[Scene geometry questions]
** START **
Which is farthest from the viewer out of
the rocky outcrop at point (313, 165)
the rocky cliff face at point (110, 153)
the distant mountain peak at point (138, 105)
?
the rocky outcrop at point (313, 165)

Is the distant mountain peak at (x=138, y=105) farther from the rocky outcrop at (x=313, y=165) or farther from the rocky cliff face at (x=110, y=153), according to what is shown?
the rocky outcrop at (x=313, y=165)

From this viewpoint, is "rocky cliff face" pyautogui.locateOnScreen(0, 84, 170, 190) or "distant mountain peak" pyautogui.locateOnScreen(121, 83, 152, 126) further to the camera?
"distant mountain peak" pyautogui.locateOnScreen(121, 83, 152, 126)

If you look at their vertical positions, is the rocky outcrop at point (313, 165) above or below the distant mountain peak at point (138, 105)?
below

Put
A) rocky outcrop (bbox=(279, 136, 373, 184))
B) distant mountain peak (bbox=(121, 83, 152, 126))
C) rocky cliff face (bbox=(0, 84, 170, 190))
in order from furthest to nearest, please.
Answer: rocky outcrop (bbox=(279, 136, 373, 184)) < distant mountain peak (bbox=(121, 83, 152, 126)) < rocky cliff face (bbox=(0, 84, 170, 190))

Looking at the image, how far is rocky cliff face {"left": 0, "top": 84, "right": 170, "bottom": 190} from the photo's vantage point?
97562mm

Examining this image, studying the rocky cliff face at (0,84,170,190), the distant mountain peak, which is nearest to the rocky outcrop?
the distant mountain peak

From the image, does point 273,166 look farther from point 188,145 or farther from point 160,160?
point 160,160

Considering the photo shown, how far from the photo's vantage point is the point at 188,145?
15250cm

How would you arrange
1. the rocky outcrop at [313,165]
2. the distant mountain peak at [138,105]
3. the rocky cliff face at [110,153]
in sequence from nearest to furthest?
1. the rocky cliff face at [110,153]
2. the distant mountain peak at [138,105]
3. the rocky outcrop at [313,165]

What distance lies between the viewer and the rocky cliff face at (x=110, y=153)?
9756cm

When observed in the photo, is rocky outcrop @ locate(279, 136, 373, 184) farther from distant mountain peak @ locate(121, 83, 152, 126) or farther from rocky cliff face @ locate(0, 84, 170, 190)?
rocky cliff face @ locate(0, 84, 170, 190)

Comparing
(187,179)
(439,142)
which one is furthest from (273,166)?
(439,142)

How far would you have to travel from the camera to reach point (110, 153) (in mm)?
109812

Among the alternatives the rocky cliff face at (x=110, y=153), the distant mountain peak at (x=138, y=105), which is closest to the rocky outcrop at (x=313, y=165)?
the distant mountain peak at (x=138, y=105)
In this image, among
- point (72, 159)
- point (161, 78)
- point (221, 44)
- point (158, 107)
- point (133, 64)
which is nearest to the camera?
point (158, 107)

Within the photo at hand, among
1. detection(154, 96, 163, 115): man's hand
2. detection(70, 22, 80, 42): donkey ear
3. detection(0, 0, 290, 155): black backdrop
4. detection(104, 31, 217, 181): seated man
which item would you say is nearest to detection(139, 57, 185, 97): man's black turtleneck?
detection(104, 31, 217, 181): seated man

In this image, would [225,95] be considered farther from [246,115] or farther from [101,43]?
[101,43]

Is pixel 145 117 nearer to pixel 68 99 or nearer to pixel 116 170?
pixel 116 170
** END **
● Set task: Rewrite the data above, replacing each "vantage point" with "viewpoint" and leaving all other text unchanged.

● Result for this exercise:
Which is farthest from the viewer out of
the rocky outcrop at point (313, 165)
the rocky cliff face at point (110, 153)
the distant mountain peak at point (138, 105)
?
the rocky outcrop at point (313, 165)

Is the distant mountain peak at (x=138, y=105) farther from the rocky outcrop at (x=313, y=165) or farther from the rocky cliff face at (x=110, y=153), according to what is shown?
the rocky outcrop at (x=313, y=165)

From this viewpoint, is "rocky cliff face" pyautogui.locateOnScreen(0, 84, 170, 190) or "distant mountain peak" pyautogui.locateOnScreen(121, 83, 152, 126) further to the camera?
"distant mountain peak" pyautogui.locateOnScreen(121, 83, 152, 126)

If you look at their vertical positions, is the rocky outcrop at point (313, 165) above or below the distant mountain peak at point (138, 105)?
below

Put
A) rocky outcrop (bbox=(279, 136, 373, 184))
B) distant mountain peak (bbox=(121, 83, 152, 126))
C) rocky cliff face (bbox=(0, 84, 170, 190))
in order from furthest to nearest, please.
Answer: rocky outcrop (bbox=(279, 136, 373, 184)) < distant mountain peak (bbox=(121, 83, 152, 126)) < rocky cliff face (bbox=(0, 84, 170, 190))

Looking at the image, how far is rocky cliff face {"left": 0, "top": 84, "right": 170, "bottom": 190} from the photo's viewpoint?
97562mm

Examining this image, studying the rocky cliff face at (0,84,170,190), the distant mountain peak, which is nearest to the rocky outcrop?
the distant mountain peak

From the image, does point 273,166 look farther from point 188,145 or farther from point 160,160?
point 160,160

Considering the photo shown, how far from the photo's viewpoint is the point at 188,145?
15250cm

How would you arrange
1. the rocky outcrop at [313,165]
2. the distant mountain peak at [138,105]
3. the rocky cliff face at [110,153]
in sequence from nearest to furthest?
1. the rocky cliff face at [110,153]
2. the distant mountain peak at [138,105]
3. the rocky outcrop at [313,165]

What distance lies between the viewer and the rocky cliff face at (x=110, y=153)?
9756cm

When observed in the photo, is rocky outcrop @ locate(279, 136, 373, 184) farther from distant mountain peak @ locate(121, 83, 152, 126) or farther from rocky cliff face @ locate(0, 84, 170, 190)?
rocky cliff face @ locate(0, 84, 170, 190)

Comparing
(187,179)
(439,142)
which one is furthest from (273,166)?
(439,142)

How far would you have to travel from the camera to reach point (110, 153) (in mm)?
109812

Among the alternatives the rocky cliff face at (x=110, y=153), the distant mountain peak at (x=138, y=105), which is closest to the rocky outcrop at (x=313, y=165)?
the distant mountain peak at (x=138, y=105)
In this image, among
- point (72, 159)
- point (161, 78)
- point (221, 44)
- point (158, 107)
- point (133, 64)
which is nearest to the camera?
point (158, 107)

Within the photo at hand, among
1. detection(154, 96, 163, 115): man's hand
2. detection(70, 22, 80, 42): donkey ear
3. detection(0, 0, 290, 155): black backdrop
4. detection(104, 31, 217, 181): seated man
which item would you say is nearest to detection(139, 57, 185, 97): man's black turtleneck?
detection(104, 31, 217, 181): seated man

In this image, would [225,95] be considered farther from [246,115] or farther from [101,43]?
[101,43]

Is pixel 145 117 nearer to pixel 68 99 or nearer to pixel 116 170?
pixel 116 170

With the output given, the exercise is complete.